Um fortzusetzen mit:

„Vielleicht, vielleicht auch nicht, lässt er seine Fans wissen und hebt erneut hervor, dass der Kampf gegen den IS siegreich abgeschlossen wurde. Nach wie vor bin ich daher der Meinung, dass der US-Präsident weiterhin den Rückzug aus Syrien anstrebt. Seine spontanen Schwenks erlauben es ihm, immer aufs Neue, wie ein Stück Seife aus der Hand der Globalisten zu gleiten.“

Wir sprechen hier vom April 2018. Damals ging es um den Rückzug der US-Truppen aus Syrien (1). Nunmehr, im Jahr 2025, geht es um den Rückzug aus dem Ukraine-Krieg. In beiden Fällen ging und geht Trump unkonventionelle Wege.

Wie zieht man sich aus einem Krieg zurück, wenn er aus dem Schlangennest kommt, in dem man zumindest mit einem Bein selbst steht? Wie balanciert man seine Politik aus, wenn im Umfeld ausgemachte Feinde keine Skrupel kennen, um einen über die Klinge springen zu lassen?

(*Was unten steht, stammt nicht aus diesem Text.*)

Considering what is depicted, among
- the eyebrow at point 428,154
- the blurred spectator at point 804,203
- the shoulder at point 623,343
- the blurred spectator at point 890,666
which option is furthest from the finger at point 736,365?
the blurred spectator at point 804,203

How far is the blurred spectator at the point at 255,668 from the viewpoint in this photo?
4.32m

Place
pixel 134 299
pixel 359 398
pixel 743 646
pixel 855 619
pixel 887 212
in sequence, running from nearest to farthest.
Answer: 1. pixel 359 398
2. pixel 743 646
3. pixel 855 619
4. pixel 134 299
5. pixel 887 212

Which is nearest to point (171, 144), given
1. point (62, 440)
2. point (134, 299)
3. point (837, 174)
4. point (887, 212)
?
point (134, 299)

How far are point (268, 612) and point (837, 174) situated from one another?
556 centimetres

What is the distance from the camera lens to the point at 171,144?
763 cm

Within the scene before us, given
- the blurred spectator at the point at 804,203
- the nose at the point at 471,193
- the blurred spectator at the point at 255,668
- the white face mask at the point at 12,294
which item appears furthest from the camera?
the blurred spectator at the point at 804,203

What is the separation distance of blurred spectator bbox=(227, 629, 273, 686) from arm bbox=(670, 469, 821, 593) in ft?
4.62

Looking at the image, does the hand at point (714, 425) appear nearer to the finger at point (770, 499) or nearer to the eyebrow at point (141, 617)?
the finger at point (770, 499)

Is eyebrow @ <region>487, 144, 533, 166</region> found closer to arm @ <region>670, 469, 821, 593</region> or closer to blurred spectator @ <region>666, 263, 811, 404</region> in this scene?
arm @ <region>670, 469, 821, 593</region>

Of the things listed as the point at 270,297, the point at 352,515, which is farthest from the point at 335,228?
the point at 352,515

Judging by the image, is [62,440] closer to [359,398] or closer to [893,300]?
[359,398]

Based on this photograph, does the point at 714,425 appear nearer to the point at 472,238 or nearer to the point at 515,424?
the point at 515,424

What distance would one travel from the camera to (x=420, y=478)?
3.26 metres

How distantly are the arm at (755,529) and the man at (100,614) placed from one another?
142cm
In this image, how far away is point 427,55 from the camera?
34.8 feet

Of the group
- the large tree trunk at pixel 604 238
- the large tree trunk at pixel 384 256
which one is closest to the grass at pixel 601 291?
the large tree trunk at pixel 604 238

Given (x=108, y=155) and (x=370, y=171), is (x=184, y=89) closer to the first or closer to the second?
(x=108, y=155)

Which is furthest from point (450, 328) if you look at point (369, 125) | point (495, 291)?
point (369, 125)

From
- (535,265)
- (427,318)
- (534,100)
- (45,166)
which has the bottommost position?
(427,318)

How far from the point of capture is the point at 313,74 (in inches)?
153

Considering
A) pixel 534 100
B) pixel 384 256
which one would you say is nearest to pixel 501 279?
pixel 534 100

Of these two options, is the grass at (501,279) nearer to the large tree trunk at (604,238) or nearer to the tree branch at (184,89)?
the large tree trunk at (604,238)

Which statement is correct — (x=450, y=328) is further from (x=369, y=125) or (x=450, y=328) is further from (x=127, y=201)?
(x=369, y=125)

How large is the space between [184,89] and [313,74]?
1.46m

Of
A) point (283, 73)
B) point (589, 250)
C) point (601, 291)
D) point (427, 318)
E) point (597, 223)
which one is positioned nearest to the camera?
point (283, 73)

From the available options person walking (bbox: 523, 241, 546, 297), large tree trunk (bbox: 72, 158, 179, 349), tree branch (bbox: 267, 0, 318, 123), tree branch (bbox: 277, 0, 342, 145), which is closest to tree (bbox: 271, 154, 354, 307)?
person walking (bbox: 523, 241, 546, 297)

Während Trump 2017/18 versuchte, das US-Militär aus Syrien herauszuziehen, bedrängte ihn sein neokonservatives, globalistisches Umfeld, kriegerische Maßnahmen gegen den nahöstlichen Staat umzusetzen. Vor sieben Jahren musste Trump sein Umfeld genauso ernst nehmen, wie er das auch heute offensichtlich tut. Und er hat einen Vorteil: Er kennt dieses Umfeld und er weiß, wie es tickt. Deren Bellizismus entspringt weniger rationalen Beweggründen sondern tief verinnerlichten Ideologien. So er diese ideologischen Instinkte bedient, schafft er sich Möglichkeiten für konkretes Handeln.

Eine recht schwer anzunehmende Wahrheit scheint die zu sein, dass Eliten und ihre Zuträger — eingeschlossen die in den „Qualitätsmedien“ — tatsächlich auch an die Propaganda glauben, welche sie in die Welt setzen.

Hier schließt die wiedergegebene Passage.